Palestinian militants forced open a border gate Friday between Egypt and Gaza, letting hundreds of people pour across despite warning shots from Israeli helicopter gunships.
At least 600 people — mostly students and patients trapped at the border in the weeks the Rafah crossing was closed — passed freely over the frontier. Six Palestinian militants stood by, periodically firing in the air, witnesses and Palestinian security said.
Also Friday, the United States pledged $50 million for Palestinian refugees, while Palestinian President Mahmoud Abbas urged Washington to pressure Israel to end its military offensive in the Gaza Strip.
Abbas told Secretary of State Condoleezza Rice in a telephone call that he was making every effort to end the Gaza crisis, the Palestinian leader's office said.
The United States donated the money to the U.N. Relief and Works Agency to aid Gaza Strip and West Bank residents impacted by the fighting, U.S. Assistant Secretary of State David Welch said after meeting Abbas on Friday.
Israel launched its offensive in Gaza after Palestinian militants tunneled under the border June 25 and attacked an Israeli army post, killing two soldiers and capturing a third.
The Rafah border crossing — Gaza's main gateway to the outside world — has largely been closed since then.
Masked Palestinian militants firing guns broke into the Egyptian side of the Rafah border crossing, clearing the way for the trapped Gazans, Egyptian police Capt. Mohammed Abdel Hadi said.
Militants from the ruling Hamas party said they opened the border gate as a "gift" to the Palestinian people.

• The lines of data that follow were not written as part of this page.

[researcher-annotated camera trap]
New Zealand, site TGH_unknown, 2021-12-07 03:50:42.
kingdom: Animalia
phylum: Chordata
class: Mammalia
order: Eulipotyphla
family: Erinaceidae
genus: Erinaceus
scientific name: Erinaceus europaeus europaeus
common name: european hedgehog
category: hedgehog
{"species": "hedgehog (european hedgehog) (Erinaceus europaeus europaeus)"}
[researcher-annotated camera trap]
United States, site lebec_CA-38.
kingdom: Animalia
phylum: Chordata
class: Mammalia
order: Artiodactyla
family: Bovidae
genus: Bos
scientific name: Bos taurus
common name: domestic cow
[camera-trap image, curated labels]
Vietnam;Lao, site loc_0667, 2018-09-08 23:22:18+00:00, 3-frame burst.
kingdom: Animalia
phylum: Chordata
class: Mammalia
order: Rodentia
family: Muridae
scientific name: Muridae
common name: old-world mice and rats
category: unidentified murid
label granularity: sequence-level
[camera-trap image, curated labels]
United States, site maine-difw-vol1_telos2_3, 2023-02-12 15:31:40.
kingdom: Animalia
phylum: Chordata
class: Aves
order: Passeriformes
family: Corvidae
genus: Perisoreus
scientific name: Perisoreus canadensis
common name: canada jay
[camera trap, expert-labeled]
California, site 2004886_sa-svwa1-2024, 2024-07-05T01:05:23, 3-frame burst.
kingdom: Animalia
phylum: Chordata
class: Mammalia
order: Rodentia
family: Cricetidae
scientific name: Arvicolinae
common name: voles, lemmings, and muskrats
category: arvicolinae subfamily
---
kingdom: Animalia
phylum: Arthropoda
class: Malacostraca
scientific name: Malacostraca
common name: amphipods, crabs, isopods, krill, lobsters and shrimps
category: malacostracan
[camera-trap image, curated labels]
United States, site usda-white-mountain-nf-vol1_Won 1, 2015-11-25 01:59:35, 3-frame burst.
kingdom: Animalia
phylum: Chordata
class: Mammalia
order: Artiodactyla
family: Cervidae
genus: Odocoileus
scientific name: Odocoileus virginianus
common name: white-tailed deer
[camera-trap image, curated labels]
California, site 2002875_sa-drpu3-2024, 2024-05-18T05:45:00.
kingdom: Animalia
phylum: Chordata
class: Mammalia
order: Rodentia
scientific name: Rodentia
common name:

Some people passed through the gate on crutches, even as they lugged suitcases. Others walked or ran. A handful of Palestinian cars were seen crossing into Egypt.
Fearful militants would use the open border to smuggle arms into Gaza, Israeli helicopters fired warning shots to stop people from crossing, the army said.
Egyptian police used tear gas and dogs to try to disperse the crowd, but the flow continued. Three Egyptian police were injured by Palestinian gunmen, the police said.
Rafah's closure stranded hundreds of Palestinians who work and study in Egypt, and prevented hundreds of others from leaving the coastal area to receive medical treatment. Last week, a 26-year-old Palestinian woman with cancer died at the border while waiting to cross.
Early Saturday, an Israeli airstrike targeted the Gaza City offices of the Palestinian economy ministry, setting the building on fire, Palestinian officials said. There were no immediate reports of casualties. The army said it attacked the ministry, which is controlled by the Hamas-led government.
On Friday, a Palestinian was killed when an Israeli tank shell hit his truck, hospital officials said, and Israeli aircraft struck targets in parts of Gaza.
Since the offensive began in Gaza, 86 Palestinians have been killed, many of them gunmen. The civilian victims included a 10-year-old Palestinian who died in a hospital Friday, four days after being wounded in Beit Lahiya, officials said.
An Israeli soldier also was killed during the offensive by friendly fire.